NGO for the deaf and disabled from India

Deaf Enabled Foundation (DEF) is a non-profit organization founded in 2009. DEF is based in India and operates in several states, including Telangana, Andhra Pradesh, Tamil Nadu, Maharashtra, Madhya Pradesh, Gujarat, and West Bengal.: DEF is affiliated to National Association of the Deaf, India.

==History and mission==
DEF was established by a group of deaf and non-deaf individuals in 2009. The foundation trains individuals in Indian Sign Language (ISL). They provide education, vocational training, and support services to deaf individuals. DEF aims to empower women through various initiatives focused on reproductive health, counselling, and legal awareness.

==Initiatives==
DEF has the following initiatives

===DEF ISL===
DEF conducts individual classes and corporate workshops to create awareness about Indian Sign Language.

===DEF Academy===
DEF provides formal education assistance for deaf students pursuing intermediate and degree courses, collaborating with the Board of Intermediate, Telangana, and IGNOU.

===DEF Skills===
DEF offers vocational training in IT skills, English communication, and office readiness modules.

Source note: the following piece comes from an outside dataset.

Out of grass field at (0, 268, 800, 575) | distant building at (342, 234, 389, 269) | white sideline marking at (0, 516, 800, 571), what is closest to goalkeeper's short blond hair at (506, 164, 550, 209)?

===DEF Youth Advancement===
This initiative includes leadership training, adventure camps, and sports tournaments for overall development.

===DEF Child Outreach===
DEF organises quizzes, painting competitions, and scholarships through the Helen Keller Academic Excellence Awards.

===DEF Women===
This program consists of reproductive health seminars, counselling sessions, legal awareness workshops, and other support services.

===EduTech Initiatives===
DEF has developed the DEF ISL App, a virtual dictionary with 70,000+ English words converted to Indian Sign Language, and the EduSign Academy, an online academic assistance platform that explains concepts in sign language for intermediate and degree deaf students. It also includes personality development and legal awareness modules.

==Recognition and awards==
DEF has received the NCPEDP-SHELL HELEN KELLER Award in 2011.